BEGIN EXTRACT PROVIDED
Glenn Reynolds argues that the wait lines for treatments in a single-payer system are not the biggest concern.  In a Washington Examiner column, Glenn relates personal stories of how his family members have benefited from innovation in medical treatments, and how the market plays a big role in providing incentives for it.  When government makes all the decisions on health care, will those same incentives exist?

The normal critique of socialized medicine is to point out that people have to wait a long time for these kinds of treatments in places like Britain. And that’s certainly a valid critique. I’m sure my mom and daughter would still be waiting for their treatments, while my father and wife would probably be dead.

The key point, though, is that these treatments didn’t just come out out of the blue. They were developed by drug companies and device makers who thought they had a good market for things that would make people feel better.
END EXTRACT PROVIDED
BEGIN RECORD SET
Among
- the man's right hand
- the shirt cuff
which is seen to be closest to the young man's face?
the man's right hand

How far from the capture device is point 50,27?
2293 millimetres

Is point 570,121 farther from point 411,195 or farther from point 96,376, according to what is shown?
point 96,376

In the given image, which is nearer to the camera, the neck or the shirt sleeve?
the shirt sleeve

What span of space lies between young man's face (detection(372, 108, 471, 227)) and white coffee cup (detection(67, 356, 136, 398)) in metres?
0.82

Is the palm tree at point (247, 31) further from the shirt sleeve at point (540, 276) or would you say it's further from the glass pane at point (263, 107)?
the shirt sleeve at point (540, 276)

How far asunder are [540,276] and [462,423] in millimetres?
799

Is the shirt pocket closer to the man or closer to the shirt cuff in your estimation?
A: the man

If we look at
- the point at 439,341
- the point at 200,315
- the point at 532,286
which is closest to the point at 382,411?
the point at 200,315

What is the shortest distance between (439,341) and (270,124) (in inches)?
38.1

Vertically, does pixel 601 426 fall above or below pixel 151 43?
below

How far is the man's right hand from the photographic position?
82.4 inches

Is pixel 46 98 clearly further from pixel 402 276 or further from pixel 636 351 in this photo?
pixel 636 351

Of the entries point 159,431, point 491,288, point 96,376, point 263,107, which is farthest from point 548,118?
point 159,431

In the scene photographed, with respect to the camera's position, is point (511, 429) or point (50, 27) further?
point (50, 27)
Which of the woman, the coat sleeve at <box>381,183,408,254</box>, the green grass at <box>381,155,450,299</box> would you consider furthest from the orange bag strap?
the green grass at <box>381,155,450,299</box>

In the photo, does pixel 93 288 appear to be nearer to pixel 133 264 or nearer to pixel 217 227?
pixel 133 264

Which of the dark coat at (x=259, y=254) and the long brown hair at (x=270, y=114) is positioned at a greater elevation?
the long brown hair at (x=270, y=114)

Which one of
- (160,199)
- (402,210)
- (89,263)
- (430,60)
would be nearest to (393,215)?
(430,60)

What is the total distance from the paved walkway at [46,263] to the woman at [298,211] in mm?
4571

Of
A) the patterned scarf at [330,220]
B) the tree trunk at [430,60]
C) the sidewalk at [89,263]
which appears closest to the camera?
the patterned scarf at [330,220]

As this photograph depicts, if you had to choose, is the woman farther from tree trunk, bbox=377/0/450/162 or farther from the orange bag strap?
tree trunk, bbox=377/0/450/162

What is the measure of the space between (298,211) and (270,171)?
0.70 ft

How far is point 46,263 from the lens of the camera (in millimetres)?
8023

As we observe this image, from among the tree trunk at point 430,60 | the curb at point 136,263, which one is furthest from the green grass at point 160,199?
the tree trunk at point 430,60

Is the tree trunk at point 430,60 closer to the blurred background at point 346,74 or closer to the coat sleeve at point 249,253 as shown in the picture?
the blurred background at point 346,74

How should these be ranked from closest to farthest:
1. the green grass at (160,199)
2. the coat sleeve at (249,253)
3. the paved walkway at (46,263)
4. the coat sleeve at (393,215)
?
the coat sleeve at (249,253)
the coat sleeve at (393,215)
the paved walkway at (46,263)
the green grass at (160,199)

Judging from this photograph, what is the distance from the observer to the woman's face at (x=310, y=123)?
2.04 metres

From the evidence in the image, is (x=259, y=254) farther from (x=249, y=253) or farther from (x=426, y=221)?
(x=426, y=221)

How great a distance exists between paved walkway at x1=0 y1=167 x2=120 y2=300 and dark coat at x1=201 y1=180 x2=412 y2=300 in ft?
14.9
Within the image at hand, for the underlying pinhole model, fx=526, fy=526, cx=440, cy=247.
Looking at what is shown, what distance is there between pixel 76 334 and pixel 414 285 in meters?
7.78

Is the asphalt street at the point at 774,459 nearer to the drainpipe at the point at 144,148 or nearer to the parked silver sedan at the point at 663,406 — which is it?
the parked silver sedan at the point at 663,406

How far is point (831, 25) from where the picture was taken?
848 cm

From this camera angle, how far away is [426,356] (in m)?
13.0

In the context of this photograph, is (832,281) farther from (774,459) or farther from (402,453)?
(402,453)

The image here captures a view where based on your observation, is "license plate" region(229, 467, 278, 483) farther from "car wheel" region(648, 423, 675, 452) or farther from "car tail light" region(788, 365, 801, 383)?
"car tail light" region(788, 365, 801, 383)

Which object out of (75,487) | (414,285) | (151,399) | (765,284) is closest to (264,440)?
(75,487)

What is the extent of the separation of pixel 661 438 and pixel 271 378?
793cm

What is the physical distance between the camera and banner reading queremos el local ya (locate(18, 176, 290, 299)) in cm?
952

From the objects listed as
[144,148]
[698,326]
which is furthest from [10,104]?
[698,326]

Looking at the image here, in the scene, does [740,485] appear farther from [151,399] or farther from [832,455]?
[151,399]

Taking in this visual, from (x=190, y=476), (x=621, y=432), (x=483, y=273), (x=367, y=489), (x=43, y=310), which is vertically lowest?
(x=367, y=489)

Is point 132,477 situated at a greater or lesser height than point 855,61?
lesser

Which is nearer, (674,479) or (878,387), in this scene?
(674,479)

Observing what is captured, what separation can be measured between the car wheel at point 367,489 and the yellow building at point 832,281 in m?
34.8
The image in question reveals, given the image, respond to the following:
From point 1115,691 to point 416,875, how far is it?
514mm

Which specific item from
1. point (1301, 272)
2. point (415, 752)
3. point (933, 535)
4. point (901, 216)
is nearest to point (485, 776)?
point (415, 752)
END RECORD SET
__CHECK YOUR UNDERSTANDING__
1. In the Glenn Reynolds passage, which publication ran his column?
2. Which family members does the Glenn Reynolds passage mention by relation?
3. Summarize the Glenn Reynolds passage in two sentences.

__TASK SOLUTIONS__
1. The Washington Examiner.

2. His mom, his daughter, his father and his wife.

3. Glenn Reynolds argues in a Washington Examiner column that long waits for treatment under single-payer systems, while a valid critique, are not the biggest concern, and he cites family members who benefited from medical innovation. He stresses that such treatments were developed by drug companies and device makers who saw a good market for them, and the passage asks whether those incentives would still exist if government made all health care decisions.